Set task: Print the lines starting at the line that contains "As portrayed in" and ending at the line that contains "7156 millimetres", with no changes. Include both of those lines.

--- start ---

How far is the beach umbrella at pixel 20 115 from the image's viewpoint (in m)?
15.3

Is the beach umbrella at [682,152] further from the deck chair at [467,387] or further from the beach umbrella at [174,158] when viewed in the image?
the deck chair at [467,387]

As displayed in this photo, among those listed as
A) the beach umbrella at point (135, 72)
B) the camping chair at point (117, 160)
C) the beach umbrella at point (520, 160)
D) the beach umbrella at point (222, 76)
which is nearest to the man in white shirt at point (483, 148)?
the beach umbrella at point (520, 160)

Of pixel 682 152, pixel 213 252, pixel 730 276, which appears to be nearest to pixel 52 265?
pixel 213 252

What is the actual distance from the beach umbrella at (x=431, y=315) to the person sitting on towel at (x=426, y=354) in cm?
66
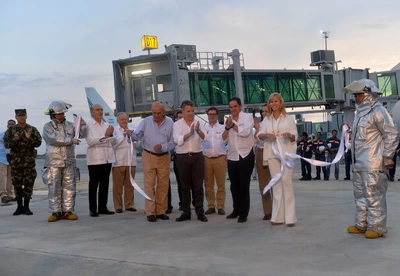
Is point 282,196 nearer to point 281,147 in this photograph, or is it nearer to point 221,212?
point 281,147

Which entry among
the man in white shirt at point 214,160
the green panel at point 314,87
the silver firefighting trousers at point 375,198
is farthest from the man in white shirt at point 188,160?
the green panel at point 314,87

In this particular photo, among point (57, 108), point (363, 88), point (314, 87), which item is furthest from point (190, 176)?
point (314, 87)

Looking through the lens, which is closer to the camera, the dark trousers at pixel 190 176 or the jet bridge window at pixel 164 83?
the dark trousers at pixel 190 176

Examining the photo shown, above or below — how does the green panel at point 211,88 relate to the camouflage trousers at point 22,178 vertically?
above

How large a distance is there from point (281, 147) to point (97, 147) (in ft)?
10.5

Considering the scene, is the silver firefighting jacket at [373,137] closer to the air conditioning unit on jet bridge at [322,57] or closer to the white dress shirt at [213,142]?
the white dress shirt at [213,142]

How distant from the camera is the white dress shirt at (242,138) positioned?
6.98 meters

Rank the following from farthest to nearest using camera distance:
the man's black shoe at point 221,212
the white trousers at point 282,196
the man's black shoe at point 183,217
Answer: the man's black shoe at point 221,212
the man's black shoe at point 183,217
the white trousers at point 282,196

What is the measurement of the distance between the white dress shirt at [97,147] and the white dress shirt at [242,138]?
2.24 metres

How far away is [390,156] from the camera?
17.3 feet

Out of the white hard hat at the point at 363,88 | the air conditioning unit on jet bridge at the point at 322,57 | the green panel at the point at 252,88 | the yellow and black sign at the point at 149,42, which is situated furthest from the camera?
the air conditioning unit on jet bridge at the point at 322,57

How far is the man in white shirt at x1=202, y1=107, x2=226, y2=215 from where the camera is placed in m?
7.84

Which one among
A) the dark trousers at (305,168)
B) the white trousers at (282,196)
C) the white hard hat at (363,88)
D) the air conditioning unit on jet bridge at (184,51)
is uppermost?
the air conditioning unit on jet bridge at (184,51)

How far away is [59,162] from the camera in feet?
24.6
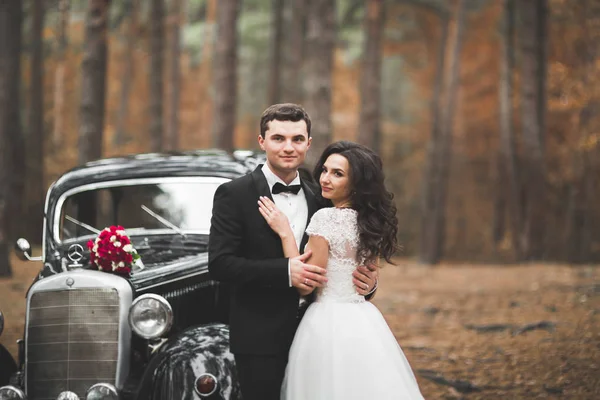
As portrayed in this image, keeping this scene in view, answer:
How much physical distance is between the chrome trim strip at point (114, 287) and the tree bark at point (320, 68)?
7156 millimetres

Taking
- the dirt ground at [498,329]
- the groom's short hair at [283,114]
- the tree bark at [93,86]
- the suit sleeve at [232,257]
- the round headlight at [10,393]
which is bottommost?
the dirt ground at [498,329]

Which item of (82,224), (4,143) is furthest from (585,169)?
(82,224)

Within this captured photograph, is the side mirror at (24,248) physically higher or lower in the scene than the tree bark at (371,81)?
lower

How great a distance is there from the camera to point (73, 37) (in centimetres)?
3334

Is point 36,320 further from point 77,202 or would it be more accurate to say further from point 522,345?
point 522,345

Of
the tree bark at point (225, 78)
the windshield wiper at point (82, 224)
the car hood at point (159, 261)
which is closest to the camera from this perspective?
the car hood at point (159, 261)

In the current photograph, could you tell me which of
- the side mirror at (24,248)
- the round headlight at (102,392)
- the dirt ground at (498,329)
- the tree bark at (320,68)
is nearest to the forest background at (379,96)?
the tree bark at (320,68)

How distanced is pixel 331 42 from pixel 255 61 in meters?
26.9

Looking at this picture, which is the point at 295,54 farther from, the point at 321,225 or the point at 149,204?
the point at 321,225

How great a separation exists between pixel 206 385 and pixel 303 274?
3.68 ft

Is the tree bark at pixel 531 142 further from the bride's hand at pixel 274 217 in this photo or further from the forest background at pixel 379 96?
the bride's hand at pixel 274 217

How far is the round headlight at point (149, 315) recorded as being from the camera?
518 centimetres

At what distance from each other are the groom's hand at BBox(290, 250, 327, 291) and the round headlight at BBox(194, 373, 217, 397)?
1.00m

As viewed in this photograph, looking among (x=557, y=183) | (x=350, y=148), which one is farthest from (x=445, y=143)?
(x=350, y=148)
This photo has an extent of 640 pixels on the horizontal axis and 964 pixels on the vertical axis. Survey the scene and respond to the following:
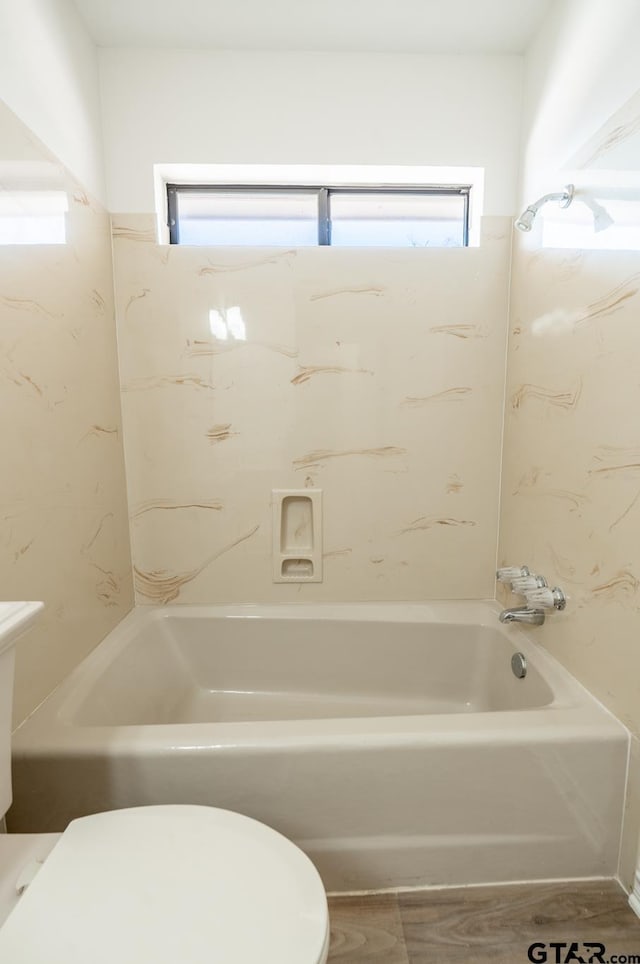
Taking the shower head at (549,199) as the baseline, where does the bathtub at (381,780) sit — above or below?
below

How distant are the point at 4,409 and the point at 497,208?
5.70 ft

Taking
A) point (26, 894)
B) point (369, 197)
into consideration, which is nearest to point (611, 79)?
point (369, 197)

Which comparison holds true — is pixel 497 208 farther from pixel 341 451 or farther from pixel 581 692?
pixel 581 692

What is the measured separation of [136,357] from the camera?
1.76 metres

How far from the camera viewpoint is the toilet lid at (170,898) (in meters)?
0.61

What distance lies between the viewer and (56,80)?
1320 mm

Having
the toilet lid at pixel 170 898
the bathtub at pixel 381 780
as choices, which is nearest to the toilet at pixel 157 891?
the toilet lid at pixel 170 898

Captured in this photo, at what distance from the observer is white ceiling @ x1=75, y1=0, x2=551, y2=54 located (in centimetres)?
142

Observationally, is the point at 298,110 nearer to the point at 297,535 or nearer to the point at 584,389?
the point at 584,389

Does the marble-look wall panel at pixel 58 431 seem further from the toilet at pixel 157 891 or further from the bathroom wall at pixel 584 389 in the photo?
the bathroom wall at pixel 584 389

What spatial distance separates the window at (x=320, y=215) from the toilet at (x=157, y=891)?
5.60 feet

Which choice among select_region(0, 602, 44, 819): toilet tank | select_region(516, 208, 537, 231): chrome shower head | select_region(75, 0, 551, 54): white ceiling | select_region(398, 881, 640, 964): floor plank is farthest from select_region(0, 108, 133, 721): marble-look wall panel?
select_region(516, 208, 537, 231): chrome shower head

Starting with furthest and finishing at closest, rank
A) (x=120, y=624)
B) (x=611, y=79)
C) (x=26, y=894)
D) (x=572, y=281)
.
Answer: (x=120, y=624)
(x=572, y=281)
(x=611, y=79)
(x=26, y=894)

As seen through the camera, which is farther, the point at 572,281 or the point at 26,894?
the point at 572,281
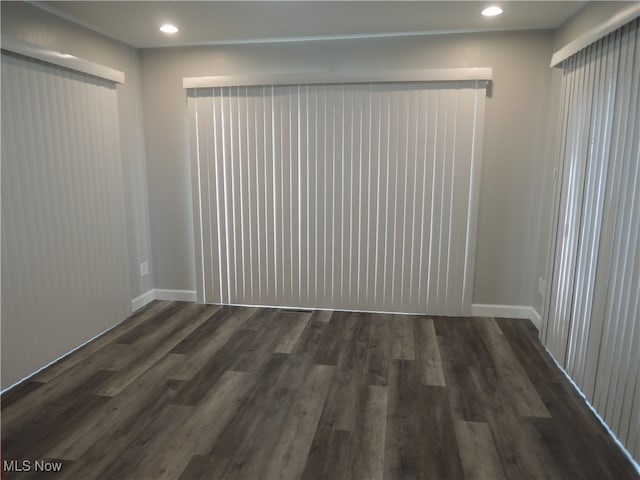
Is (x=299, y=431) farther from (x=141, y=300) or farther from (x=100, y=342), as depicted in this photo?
(x=141, y=300)

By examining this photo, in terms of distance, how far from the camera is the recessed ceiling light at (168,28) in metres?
Answer: 3.26

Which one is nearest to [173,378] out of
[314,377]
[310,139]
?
[314,377]

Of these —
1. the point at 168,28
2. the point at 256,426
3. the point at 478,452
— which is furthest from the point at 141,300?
the point at 478,452

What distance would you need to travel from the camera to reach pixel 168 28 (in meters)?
3.32

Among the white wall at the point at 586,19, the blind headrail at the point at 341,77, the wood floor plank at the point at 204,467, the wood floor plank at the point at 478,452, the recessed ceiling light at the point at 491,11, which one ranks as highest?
the recessed ceiling light at the point at 491,11

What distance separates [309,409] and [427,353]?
1114 mm

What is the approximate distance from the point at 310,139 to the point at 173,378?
225cm

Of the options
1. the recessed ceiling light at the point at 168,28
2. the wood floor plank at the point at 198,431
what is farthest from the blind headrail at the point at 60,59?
the wood floor plank at the point at 198,431

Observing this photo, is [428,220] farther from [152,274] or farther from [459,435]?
[152,274]

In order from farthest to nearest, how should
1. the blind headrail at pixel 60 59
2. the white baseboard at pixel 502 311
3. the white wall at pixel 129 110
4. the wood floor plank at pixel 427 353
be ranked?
1. the white baseboard at pixel 502 311
2. the white wall at pixel 129 110
3. the wood floor plank at pixel 427 353
4. the blind headrail at pixel 60 59

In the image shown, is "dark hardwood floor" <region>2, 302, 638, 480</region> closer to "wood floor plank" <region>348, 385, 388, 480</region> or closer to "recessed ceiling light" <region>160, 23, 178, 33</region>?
"wood floor plank" <region>348, 385, 388, 480</region>

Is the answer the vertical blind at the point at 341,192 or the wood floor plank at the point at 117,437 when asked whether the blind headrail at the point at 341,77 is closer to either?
the vertical blind at the point at 341,192

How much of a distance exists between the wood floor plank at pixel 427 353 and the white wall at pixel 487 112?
61 cm

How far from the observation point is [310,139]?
149 inches
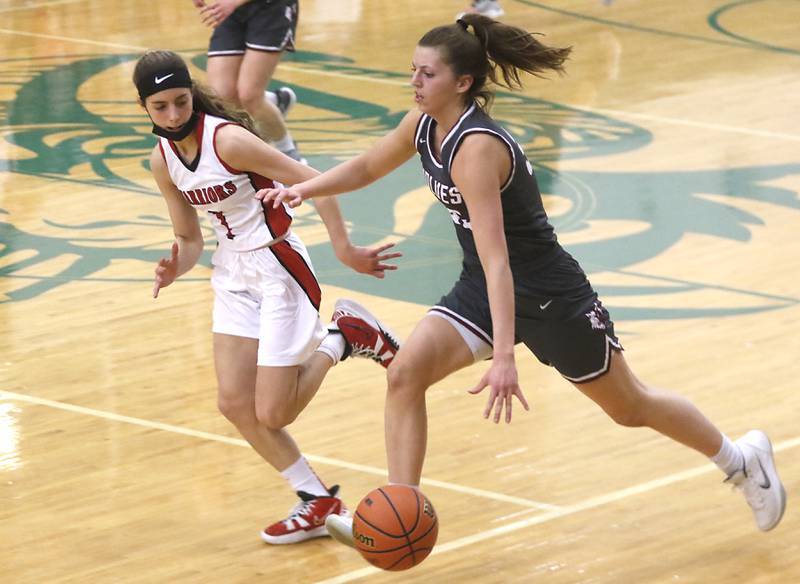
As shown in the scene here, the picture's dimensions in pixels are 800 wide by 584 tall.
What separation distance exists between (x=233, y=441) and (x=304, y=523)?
1.00 meters

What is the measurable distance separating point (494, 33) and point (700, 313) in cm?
319

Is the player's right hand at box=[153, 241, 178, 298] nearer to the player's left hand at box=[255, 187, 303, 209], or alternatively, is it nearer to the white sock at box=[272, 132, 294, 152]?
the player's left hand at box=[255, 187, 303, 209]

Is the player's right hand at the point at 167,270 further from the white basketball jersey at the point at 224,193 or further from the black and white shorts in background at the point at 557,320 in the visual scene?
the black and white shorts in background at the point at 557,320

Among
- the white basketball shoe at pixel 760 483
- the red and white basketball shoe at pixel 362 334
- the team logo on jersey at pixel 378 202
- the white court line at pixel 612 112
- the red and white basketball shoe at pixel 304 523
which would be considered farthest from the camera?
the white court line at pixel 612 112

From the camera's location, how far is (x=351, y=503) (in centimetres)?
543

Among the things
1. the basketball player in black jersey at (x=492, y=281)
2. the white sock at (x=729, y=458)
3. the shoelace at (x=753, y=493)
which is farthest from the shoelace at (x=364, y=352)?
the shoelace at (x=753, y=493)

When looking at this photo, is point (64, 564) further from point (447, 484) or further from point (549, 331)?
point (549, 331)

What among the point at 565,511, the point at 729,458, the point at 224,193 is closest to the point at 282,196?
the point at 224,193

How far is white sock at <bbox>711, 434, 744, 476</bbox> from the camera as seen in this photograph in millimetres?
5031

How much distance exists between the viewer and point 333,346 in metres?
5.57

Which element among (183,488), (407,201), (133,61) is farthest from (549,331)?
(133,61)

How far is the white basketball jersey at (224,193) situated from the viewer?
5086mm

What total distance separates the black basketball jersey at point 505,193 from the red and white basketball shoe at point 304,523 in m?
0.99

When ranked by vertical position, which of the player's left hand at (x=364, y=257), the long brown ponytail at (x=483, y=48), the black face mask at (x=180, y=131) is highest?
the long brown ponytail at (x=483, y=48)
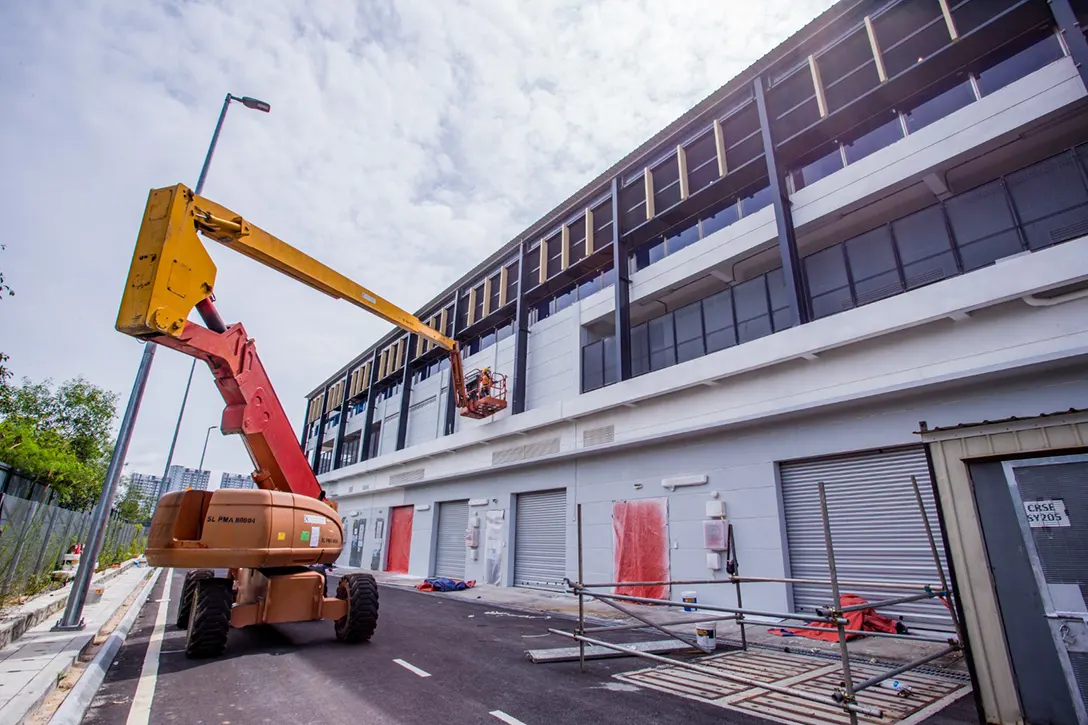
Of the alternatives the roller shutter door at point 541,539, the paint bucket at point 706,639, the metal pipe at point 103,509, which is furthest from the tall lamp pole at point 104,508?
the roller shutter door at point 541,539

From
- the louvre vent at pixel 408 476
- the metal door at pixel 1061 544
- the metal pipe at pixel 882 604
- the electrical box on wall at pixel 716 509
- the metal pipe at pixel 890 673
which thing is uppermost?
the louvre vent at pixel 408 476

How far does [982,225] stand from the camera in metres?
10.9

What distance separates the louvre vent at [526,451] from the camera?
18188mm

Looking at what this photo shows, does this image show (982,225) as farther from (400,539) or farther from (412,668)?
(400,539)

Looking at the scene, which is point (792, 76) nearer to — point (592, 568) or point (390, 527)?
point (592, 568)

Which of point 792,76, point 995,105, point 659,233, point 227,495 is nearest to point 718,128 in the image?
point 792,76

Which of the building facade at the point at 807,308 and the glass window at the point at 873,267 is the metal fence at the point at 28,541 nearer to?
the building facade at the point at 807,308

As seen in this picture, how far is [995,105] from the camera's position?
10867mm

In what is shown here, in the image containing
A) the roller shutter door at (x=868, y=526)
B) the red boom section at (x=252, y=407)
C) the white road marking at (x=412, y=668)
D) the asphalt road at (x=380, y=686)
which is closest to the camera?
the asphalt road at (x=380, y=686)

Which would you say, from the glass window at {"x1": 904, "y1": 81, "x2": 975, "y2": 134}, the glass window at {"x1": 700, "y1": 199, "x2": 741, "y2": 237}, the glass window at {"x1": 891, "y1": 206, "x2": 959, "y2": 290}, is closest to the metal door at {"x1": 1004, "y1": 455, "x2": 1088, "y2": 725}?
the glass window at {"x1": 891, "y1": 206, "x2": 959, "y2": 290}

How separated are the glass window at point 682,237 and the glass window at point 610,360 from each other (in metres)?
3.87

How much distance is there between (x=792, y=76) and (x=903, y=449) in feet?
38.1

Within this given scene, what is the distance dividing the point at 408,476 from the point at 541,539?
427 inches

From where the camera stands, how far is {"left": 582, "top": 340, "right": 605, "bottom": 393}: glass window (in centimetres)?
1870
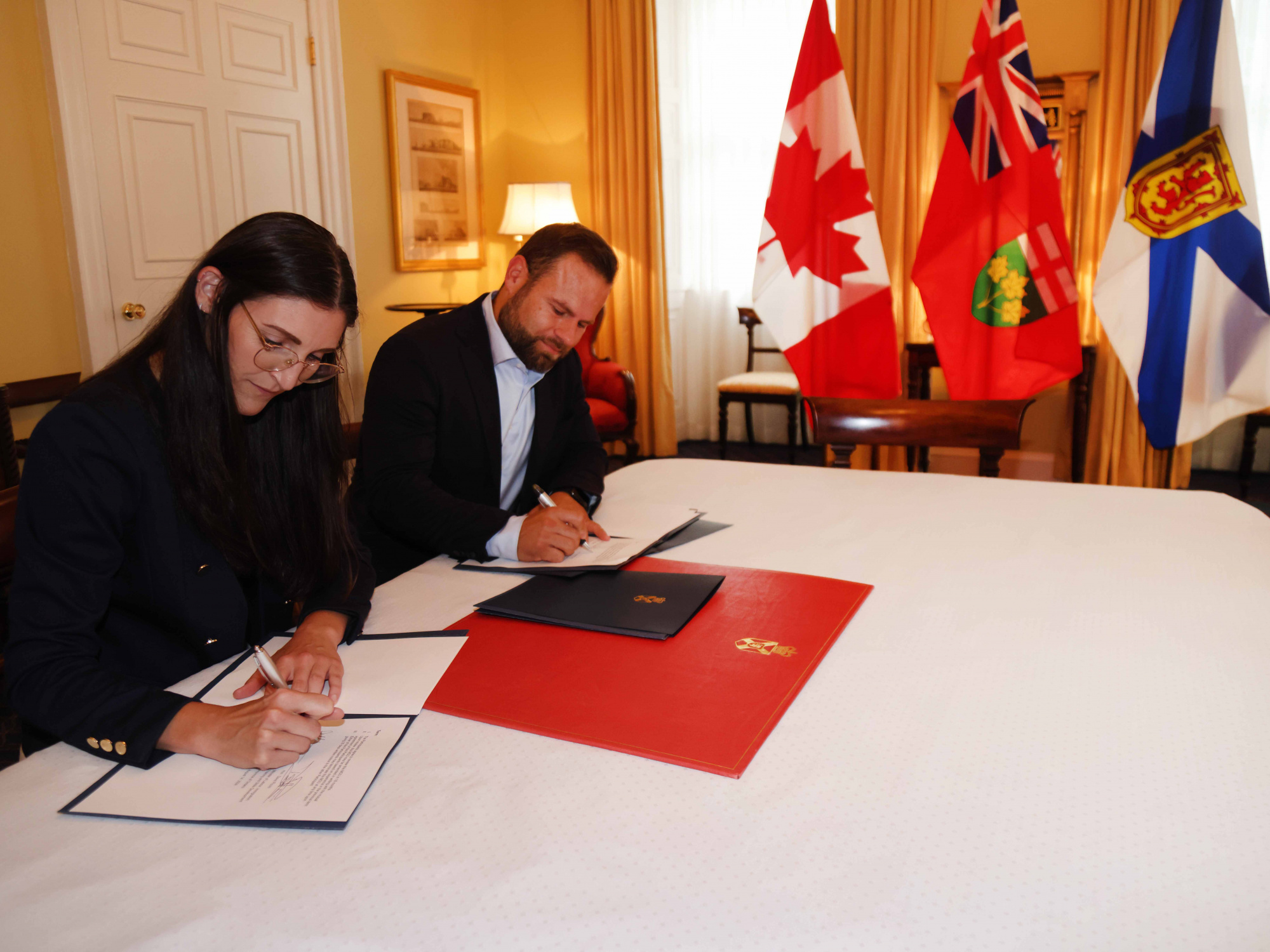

--- end ---

Output of the task:
As portrayed in this image, keeping this scene in view, answer:
How much physical distance is between the chrome trim strip at point (114, 287) and the tree bark at point (320, 68)?
7156 millimetres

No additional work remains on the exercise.